A quick update since my last report on my current spam filtering setup.
Last week, I received over 87,000 inbound emails. Roughly 86,000, or 99%, were spam. About 1000 messages made it through SpamSoap and my other server-based spam filters, and were delivered to my client-side email program. Of that, 20% was still spam. My client-side Bayesian spam filter caught the bulk of those, leaving only a couple a day for me to delete manually. So, I’m still seeing better than 99.9% accuracy in catching spam (but not legitimate personal messages).
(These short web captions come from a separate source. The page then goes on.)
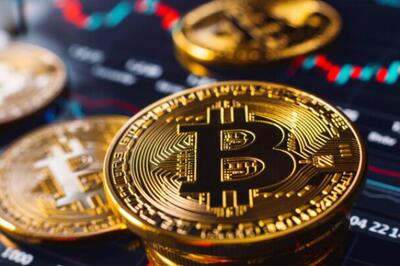 غلبه فضای بدبینی در شبکه‌های اجتماعی پس از اصلاح بیت‌کوین؛ هشداری معکوس برای بازار؟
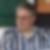Profilbild von Uli Neuhaus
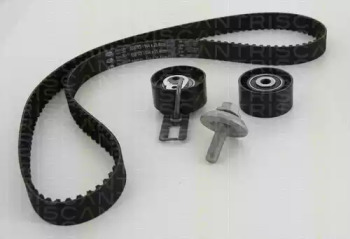 TRISCAN 864710093 -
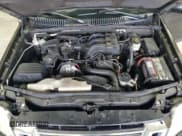 ✅ 2006 Ford Explorer Eddie Bauer • VIN: 1FMEU64E36ZA26238 • Лот: 52496495. Опубликован ранее на Copart с пробегом 259 803 миль. Бесплатный доступ к архиву аукционных продаж из США и подробный отчёт об истории автомобиля на DreamBid. Изображение 12.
One glitch did crop up last week. Some spam goes around my server-side filters by bypassing the normal Internet mail-handling protocols (the MX record, for those who know what that means). Since no legitimate external messages do that, I set the mail preferences on my hosting server to throw those messages out. A problem arose with some emails that a coworker sent to one of my email aliases. Because they were coming from someone on the same web hosting account, they didn’t have the MX record, which is only for outside mail. For about a month, those messages went into a black whole, and I didn’t even know it.
I’ve added more intelligence to the rules that throw away the non-MX mail. The co-worker’s messages now go through, although I’m still seeing some odd cases where this doesn’t seem to work. It’s only a problem for mail from inside my company to certain email addresses. So, not crippling, but annoying nonetheless.
Other than that, things are still working very well. The scary thought is that the volume of spam is still going up. It wasn’t that long ago that I marveled at getting 1 million spams a year. At this rate, I’ll get at least 5 million in 2007. And there’s no end to the growth in sight.
At 10 million spams per year, 99.9% filtering accuracy still means 25+ spams a day I have to handle manually, which is starting to get problematic again. Hopefully by that time I’ll be closer to 99.99% accuracy, but who knows. I remember just a few years ago when 80% accuracy was state of the art — today that would be worse than useless at my volume of spam. It’s an arms race, and the spammers keep ratcheting up the volumes and the deviousness.